Originally, LG Electronics was only expected to see an operating profit of around 300 billion won due to the domino effect of temporary shutdowns at its overseas factories due to COVID-19. Of course, compared with last year’s earnings, there is a big drop in the figures. However, given the current COVID-19 situation, they performed better than expected. The basis for their sound performance is their solid competitiveness in the home appliance sector. As some countries and regions saw the COVID-19 situation settle down, online sales of home appliances started making a recovery. In addition, new products such as clothing dryers and clothing care systems saw an increase in sales.
With its strong performance in the home appliance sector, LG Electronics is expected to surpass the US firm, Whirlpool, to become the world’s #1 in terms of home appliance sales and operating profit. However, not all South Korean firms recorded positive performances for the 2nd quarter.
As a whole, the shock from COVID-19 has had a negative influence on the market. But even amid that impact, some companies saw an increase of over 10% in operating profit compared to the same quarter last year. These companies include those related to games, software, groceries, non-face-to-face (untact) shopping, and media industries such as Celltrion Healthcare, Nongshim, Kakao, Netmarble, etc. These firms saw a large increase in their operating profit, while airlines, traditional manufacturers such as steelmakers, financial firms, and automakers saw their earnings decline.
The 2nd quarter earnings reports are mostly negative for most of South Korea’s listed companies. Biotech firms and game industries, which are closely related to non-face-to-face services, showed performances that met or exceeded market estimates. However, these industries are very sensitive to the economy. Meanwhile, oil, gas, automobile and chemical industries have seen their deficits expand in the 2nd quarter. Their earnings are expected to plummet due to sluggish business conditions, which show that polarization by industry is occurring. As such, there is much attention being put on the direction of the South Korean stock market for the 2nd half of this year. With differentiated performance by industry due to COVID-19, what will the stock market look like?

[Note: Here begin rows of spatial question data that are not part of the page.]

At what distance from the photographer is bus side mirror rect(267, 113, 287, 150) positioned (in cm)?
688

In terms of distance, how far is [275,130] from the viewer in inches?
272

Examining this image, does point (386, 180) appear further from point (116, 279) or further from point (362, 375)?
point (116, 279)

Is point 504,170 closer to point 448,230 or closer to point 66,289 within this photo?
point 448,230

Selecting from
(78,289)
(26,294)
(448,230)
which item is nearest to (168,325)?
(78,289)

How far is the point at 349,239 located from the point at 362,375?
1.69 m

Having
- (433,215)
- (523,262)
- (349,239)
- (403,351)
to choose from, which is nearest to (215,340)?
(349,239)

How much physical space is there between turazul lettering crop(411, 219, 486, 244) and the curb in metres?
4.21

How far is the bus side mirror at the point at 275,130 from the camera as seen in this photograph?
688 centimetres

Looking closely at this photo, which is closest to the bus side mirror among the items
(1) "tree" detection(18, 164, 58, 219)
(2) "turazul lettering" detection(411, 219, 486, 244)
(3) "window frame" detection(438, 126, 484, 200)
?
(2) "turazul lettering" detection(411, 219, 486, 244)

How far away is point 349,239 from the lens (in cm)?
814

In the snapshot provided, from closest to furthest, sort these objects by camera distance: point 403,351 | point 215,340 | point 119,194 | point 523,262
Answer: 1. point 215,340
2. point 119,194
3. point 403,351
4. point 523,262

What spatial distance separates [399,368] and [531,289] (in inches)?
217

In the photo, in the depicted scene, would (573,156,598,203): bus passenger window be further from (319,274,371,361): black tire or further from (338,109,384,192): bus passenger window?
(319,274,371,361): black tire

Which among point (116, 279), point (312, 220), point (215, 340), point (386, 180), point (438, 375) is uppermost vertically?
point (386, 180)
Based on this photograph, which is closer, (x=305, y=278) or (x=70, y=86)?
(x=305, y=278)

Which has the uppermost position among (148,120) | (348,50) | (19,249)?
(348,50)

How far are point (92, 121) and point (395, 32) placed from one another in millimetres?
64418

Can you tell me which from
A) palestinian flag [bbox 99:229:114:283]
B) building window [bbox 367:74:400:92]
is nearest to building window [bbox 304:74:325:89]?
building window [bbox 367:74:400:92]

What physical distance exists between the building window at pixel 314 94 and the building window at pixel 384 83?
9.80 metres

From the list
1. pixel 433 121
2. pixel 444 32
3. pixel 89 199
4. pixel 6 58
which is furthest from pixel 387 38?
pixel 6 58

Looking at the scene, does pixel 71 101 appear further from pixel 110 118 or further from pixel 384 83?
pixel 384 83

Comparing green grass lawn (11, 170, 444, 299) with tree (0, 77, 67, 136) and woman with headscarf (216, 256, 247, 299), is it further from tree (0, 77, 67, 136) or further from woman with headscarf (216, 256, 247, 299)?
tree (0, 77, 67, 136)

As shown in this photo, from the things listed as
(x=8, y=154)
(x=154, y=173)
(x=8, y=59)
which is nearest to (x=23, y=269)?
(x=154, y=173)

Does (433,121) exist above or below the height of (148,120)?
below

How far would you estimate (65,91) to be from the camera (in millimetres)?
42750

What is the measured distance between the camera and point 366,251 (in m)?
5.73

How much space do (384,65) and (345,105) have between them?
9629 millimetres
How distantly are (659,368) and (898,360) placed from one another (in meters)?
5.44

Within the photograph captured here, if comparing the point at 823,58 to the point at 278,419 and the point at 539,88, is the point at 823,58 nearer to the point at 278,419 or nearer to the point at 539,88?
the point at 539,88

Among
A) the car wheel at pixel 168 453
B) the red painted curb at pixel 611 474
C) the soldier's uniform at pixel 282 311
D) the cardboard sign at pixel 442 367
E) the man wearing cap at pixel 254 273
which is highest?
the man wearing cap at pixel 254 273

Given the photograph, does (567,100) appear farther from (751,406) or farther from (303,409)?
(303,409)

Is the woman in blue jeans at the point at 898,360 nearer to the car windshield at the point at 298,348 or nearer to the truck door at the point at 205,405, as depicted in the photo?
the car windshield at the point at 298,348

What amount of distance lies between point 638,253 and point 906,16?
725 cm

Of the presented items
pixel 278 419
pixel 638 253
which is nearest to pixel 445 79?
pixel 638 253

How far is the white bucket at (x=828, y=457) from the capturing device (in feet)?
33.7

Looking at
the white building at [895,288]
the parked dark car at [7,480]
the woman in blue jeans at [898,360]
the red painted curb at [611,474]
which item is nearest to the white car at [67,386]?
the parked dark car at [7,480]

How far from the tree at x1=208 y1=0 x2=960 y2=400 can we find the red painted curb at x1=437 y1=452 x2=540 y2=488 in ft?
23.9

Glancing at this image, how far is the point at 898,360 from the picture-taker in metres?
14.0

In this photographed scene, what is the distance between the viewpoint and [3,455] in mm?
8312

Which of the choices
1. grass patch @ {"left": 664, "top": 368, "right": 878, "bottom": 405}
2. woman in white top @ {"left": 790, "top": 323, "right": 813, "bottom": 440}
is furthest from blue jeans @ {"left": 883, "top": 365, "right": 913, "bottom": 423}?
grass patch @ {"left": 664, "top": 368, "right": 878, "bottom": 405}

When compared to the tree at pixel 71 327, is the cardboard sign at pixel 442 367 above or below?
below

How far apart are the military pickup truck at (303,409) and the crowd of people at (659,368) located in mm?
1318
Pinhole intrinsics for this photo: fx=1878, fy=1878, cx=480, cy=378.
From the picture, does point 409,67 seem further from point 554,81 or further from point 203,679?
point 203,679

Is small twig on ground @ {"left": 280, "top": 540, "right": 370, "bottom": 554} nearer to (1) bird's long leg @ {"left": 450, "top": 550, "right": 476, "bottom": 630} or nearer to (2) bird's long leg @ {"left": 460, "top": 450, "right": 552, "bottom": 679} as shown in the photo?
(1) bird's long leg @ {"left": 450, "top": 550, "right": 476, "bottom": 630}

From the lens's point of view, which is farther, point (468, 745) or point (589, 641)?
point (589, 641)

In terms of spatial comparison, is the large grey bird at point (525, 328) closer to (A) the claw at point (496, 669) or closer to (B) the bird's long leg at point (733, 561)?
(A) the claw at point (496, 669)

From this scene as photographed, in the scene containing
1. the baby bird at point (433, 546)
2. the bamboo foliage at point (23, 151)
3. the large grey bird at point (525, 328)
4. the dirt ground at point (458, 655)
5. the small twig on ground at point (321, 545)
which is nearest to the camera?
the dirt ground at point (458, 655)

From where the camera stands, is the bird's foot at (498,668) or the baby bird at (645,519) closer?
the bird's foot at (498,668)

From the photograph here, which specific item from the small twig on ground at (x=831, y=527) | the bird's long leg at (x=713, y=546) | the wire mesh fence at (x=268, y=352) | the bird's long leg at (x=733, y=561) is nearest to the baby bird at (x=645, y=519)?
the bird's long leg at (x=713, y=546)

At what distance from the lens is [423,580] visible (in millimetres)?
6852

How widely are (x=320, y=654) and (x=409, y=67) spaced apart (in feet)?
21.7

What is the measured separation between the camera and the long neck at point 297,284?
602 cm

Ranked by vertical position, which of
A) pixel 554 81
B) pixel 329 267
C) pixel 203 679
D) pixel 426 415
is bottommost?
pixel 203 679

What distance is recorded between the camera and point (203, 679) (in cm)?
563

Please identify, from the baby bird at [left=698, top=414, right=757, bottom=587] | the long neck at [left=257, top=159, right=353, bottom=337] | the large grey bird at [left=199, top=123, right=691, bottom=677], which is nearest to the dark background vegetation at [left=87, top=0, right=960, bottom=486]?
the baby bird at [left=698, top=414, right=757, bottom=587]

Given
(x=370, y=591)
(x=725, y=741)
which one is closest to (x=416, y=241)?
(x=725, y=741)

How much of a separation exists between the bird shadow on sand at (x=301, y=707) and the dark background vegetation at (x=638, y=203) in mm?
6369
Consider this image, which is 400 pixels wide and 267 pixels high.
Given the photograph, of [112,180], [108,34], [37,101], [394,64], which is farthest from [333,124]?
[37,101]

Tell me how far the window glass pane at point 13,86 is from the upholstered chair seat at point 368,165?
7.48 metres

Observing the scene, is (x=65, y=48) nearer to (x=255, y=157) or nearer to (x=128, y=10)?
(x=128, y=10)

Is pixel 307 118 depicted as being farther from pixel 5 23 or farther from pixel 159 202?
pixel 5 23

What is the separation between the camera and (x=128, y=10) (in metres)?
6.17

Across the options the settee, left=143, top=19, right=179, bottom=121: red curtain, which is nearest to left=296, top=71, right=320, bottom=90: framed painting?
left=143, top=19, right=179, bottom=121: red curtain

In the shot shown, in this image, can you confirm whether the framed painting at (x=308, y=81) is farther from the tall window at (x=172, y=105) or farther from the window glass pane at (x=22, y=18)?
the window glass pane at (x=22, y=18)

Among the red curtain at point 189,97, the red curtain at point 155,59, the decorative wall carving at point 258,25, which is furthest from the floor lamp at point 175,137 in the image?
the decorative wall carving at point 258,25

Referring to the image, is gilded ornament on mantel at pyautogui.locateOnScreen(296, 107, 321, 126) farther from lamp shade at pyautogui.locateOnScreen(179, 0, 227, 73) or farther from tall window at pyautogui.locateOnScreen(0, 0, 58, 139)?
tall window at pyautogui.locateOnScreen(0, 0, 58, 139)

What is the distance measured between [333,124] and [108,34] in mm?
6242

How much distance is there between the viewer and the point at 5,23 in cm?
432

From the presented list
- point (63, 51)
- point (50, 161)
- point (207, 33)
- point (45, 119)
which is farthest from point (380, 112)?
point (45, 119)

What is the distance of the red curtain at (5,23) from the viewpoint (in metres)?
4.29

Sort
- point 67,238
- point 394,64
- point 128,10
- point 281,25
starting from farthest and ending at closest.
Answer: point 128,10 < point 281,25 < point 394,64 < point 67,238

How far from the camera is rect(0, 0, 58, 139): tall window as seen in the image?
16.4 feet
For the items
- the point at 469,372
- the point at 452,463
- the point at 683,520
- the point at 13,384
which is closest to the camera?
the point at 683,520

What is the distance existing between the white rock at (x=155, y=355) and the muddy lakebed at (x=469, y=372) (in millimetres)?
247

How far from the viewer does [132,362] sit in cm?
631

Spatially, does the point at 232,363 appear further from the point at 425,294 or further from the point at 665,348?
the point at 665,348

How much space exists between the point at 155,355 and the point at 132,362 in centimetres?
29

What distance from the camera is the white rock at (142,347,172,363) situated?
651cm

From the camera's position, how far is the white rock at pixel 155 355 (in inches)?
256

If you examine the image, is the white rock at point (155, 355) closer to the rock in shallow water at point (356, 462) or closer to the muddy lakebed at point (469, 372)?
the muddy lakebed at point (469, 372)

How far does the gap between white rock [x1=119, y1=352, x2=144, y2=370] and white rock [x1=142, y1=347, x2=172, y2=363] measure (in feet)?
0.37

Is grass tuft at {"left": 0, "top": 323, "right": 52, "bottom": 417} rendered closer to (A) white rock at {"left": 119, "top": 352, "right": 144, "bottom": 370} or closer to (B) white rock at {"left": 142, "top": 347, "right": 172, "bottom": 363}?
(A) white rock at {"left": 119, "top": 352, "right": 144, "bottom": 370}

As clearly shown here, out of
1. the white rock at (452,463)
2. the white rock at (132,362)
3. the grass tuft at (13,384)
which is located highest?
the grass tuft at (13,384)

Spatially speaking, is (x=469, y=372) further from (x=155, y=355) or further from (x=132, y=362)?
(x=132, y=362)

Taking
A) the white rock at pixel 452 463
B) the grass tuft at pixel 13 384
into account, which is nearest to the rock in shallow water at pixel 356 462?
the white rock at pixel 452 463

The main focus will be on whether the rally we saw from the end of April through June will continue in the 2nd half. Bank of America analyzed that the upward moment will decrease in the 2nd half as it focused on the real economy. In other words, it said liquidity power could slightly decrease while emphasizing that the focus will be on economic recovery, that is, how real economy indicators are identified. On the other hand, Credit Suisse projected an expansion saying that despite the government’s massive spending, South Korea has structural advantages due to fiscal soundness and its efforts to contain the spread of COVID-19 were excellent.
JP Morgan also said the upward momentum for South Korea’s stock market will continue in the 2nd half, even estimating KOSPI’s target value at 2,400. However, if we closely look at JP Morgan’s analysis report, in order for the South Korean stock market to make a huge jump, there has to be foreign buying.
Despite concerns that earnings will shrink significantly due to the effects of COVID-19, South Korean companies’ were shown to have defended themselves well in the 2nd quarter. Last week, the stock market also had a bullish run. However, in the post-COVID-19 environment, our standards of evaluation could change as the advantages of existing industries could turn into disadvantages and vice versa. So, we must keep an eye out for changes in the stock market while keeping in mind how the changes brought on by COVID-19 influence corporate earnings.